The users are created in Windows or Unix DataStage server. One has to create new Windows or UNIX user in the DS server to give them the access permission. Then need to add them to Data Stage group. It will give them access to the DataStage server from the client. Dsadm is the Data Stage server and dstage is the group of DataStage.
Client components:
- DataStage Administrator – The DataStage administrator is answerable for creating and deleting projects and also setting the environment variable.
- DataStage Designer – DataStage Designer is used for designing the job.
- DataStage Director – It is responsible for run, scheduling and validate the jobs.
- DataStage Manager – DataStage Manager is used for export and import the projects.
Server components:
- DS Server – DS Server remains answerable to run executable server tasks
- DS Package Installer–It is used to install packaged DS jobs
- Repository or project–It is a central store, which is containing all the information.
The Datastage Designer is the primary interface to the metadata repository and provides a graphical user interface that enables you to view, edit, and assemble Datstage objects from the repository needed to create an ETL job.
An ETL job should include source and target stages. Additionally, your server job can include transformation stages for data filtering, data validation, data aggregation, data calculations, data splitting for multiple outputs, and usage of user-defined variables or parameters. These stages allow the job design to be more flexible and reusable.
Datastage Designer enables you to:
· Create, edit, and view objects in the repository.
Create, edit, and view data elements, table definitions, transforms, and routines.
· Import and export DataStage components, such as projects, jobs, and job components.
· Analyze the use of particular items in a project.
· Edit and view user-defined object properties.
· Create jobs, job sequences, containers, and job templates.

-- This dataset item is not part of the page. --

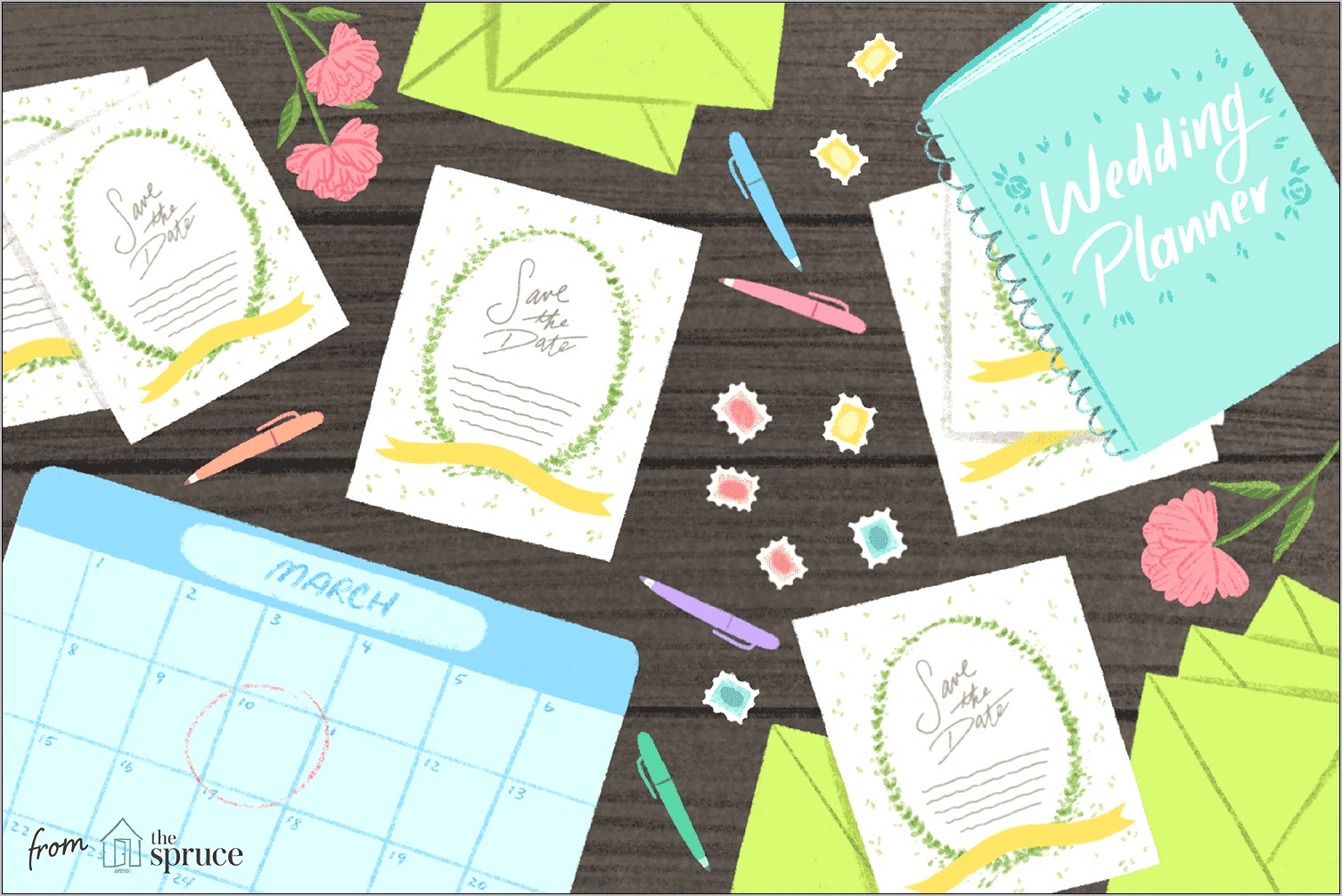 Save The Date Party Templates Free Download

· Create and use parameters within jobs.
· Insert and link stages into jobs.
· Set stage and job properties.
· Load and save table definitions.
· Save, compile, and run jobs.
Datastage Designer Window
The Datastage Designer window, which is the graphical user interface used to view, configure, and assemble Datastage objects, contains the following components:
· Repository Window: Displays project objects organized into categories. By default, the Repository window is located in the upper left corner of the Designer window. The project tree displays in this pane and contains the repository objects belonging to a project. datastage training for more techniques and skills
· Tool Palette: Contains objects that you add to your job design, such as stage types, file types, database types, and processor objects. You can drag these objects from the Palette into the Diagram window. By default, this window is displayed in the lower left corner, of the Designer window. This window appears to be empty until you open or create a job.

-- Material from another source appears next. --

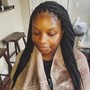 Large Box Braids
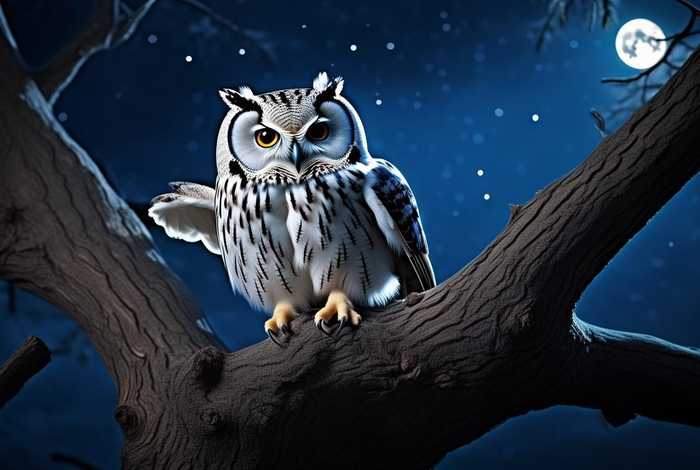 猫头鹰的生活习惯有哪些（猫头鹰有怎样的生活方式）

· Diagram Window: Serves as the canvas for your job design. You drag, drop, and link stages and processor objects to create jobs, sequencers, and templates.

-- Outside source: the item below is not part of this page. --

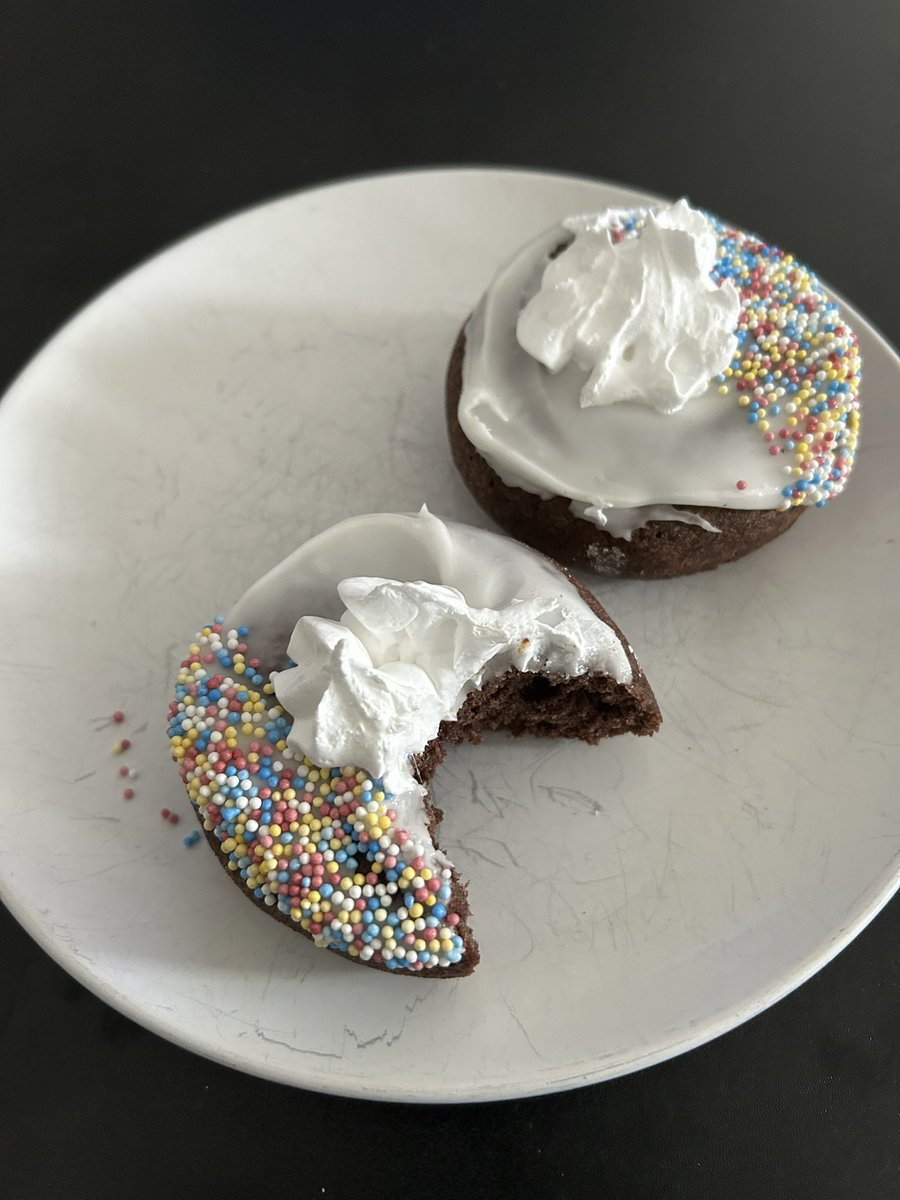 Got my Special Olympics Donuts in support of <a href="/SpecialOCanada/">Special Olympics Canada</a>  <a href="/TimHortons/">Tim Hortons</a> is donating 100% of the proceeds. 
#ChooseToInclude 
And, yes, they tasted fantastic.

· Property Browser: Displays the properties of the currently selected stage of the job that is open in the Diagram window. By default, this window is hidden. To open it, select View, Property Browser from the menu bar, and then click a stage to see its properties.
A job is an executable Datastage program. In Datastage, you can design and run
jobs that perform many useful data integration tasks, including data extraction, data
conversion, data aggregation, data loading, etc.
Datastage Jobs
DataStage jobs are:
• Designed and built in Designer.
• Scheduled, invoked, and monitored in Director.
Datastage Job design approach:
· In Administrator, Create the project and set project properties.
· In Manager, import metadata defining sources and targets as per your requirements for the project.
· In Designer, add stages defining data extractions and loads, Transformers, link partitioners or link collectors to provide the flow of data from source to target and other stages to defined data transformations.
· Define Job parameters to be used.
· Save and Compile the job.
· In Director, validate, run, and monitor your job and check logs for any errors occurred.
Types of Jobs in Datastage Jobs:
Server Jobs: These are executed by Datastage Server Engine, compiled into BASIC and does not support parallel processing.
Parallel Jobs: These are executed by Datastage Parallel Engine, have built-in functionality for pipeline and partition parallelism. datastage administrator training from industrial experts along with real time projects.
Sequence Jobs: These jobs control the order of execution of server/parallel jobs.